Once I got started,however, i wasn't gonna stop till it was perfect. It took alot of hard work and determination and a few rejections before it came together. But I have to say, that at that time, the input from the then members was amazing. Critical...yes, but entirely supportive of my efforts and constructive in nature.
It was a while, probably 6 months later, before I considered trying my efforts again to create a new skin that would be fantastic,amazing and that would be really popular. But during those 6 months something had happened here at wincustomize.....certain elements had begun to notibibly creep into the comments.
Fuelled egos, more talking about plagurism, ripping, theft of ideas and skins looking 'incredibly similar'to another persons skin all started creeping into the comments on a more regular basis and with stronger emphasis.
Then we have the here and now. Blatent name calling, personal attacks and a much higher tolerance to unconstructive criticism.

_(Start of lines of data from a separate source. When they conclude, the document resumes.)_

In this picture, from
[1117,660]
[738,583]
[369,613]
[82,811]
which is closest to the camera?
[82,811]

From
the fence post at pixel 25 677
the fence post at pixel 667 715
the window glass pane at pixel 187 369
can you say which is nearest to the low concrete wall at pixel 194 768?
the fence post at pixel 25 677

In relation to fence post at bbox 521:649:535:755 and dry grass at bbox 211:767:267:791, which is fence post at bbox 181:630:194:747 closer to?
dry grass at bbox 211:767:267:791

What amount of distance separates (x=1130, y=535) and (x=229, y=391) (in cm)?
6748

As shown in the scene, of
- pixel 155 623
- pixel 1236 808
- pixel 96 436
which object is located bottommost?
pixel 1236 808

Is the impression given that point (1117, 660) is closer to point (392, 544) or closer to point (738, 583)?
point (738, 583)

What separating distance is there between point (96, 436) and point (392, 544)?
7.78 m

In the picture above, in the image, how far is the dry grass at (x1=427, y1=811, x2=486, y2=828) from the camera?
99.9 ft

WHo the hell wants to put in hours of work to a community where such behaviour runs pampant? (..and this IS the place where we get the skins for the product we love so much)!
Who wants to spend hours searching through the skins here to make sure that it doesnt have any resemblance to another persons work? What better a way to kill the aspiration to create?!

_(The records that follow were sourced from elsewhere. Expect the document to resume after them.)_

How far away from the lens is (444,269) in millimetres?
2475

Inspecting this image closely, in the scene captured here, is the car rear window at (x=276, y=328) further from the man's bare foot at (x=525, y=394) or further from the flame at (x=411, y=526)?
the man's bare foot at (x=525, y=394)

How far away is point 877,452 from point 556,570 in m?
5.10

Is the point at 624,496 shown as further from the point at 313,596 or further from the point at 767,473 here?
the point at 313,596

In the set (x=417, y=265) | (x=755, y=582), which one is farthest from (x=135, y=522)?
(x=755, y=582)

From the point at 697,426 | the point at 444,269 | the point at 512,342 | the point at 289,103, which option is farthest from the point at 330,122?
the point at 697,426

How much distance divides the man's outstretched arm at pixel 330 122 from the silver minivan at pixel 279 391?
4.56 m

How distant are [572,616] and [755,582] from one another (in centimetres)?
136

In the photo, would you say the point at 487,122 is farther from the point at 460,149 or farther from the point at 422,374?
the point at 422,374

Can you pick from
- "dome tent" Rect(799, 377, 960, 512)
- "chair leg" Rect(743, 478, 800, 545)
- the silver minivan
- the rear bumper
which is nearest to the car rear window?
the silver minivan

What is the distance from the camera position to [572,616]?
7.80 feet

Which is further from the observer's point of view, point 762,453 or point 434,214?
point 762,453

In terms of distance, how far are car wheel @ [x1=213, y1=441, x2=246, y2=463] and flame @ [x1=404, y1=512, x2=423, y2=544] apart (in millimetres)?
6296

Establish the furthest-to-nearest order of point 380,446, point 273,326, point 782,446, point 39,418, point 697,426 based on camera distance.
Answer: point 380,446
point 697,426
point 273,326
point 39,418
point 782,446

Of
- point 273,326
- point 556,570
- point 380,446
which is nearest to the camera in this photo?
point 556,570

Sure, as time passes and more skins come into existance, the ability to be totally original becomes harder and harder, especially when fuelled by such attitudes and comments. Ive seen many skins here that, Ive personalised for my own use...some even to the extent that its a new look and I think a user would like to download it...but it retains an element of someone elses work....so I dare not upload it. Who wants to have their creative zest crushed by the ego of another person?
These things combined, really honestly, just made me give up. Do I have the possibility to be a good contributing skinner...I think so. But now it seems less and less about what I think, but more about what other people think.
For the people who have been here for a while, I think that we can all see a big change in the dominating attitudes here...and they havent been at all helpful in facilitating enthusiasm or creativity. Some great skinners have come in in the last year or so, but, they too have slowly declined in their input. I wonder if its coz of the above.
I really long for the forum activity of two years ago ... it was inspirational, supportive and full of the 'go for it.....you'll get there' atiitude that encourages those with budding talent to bloom.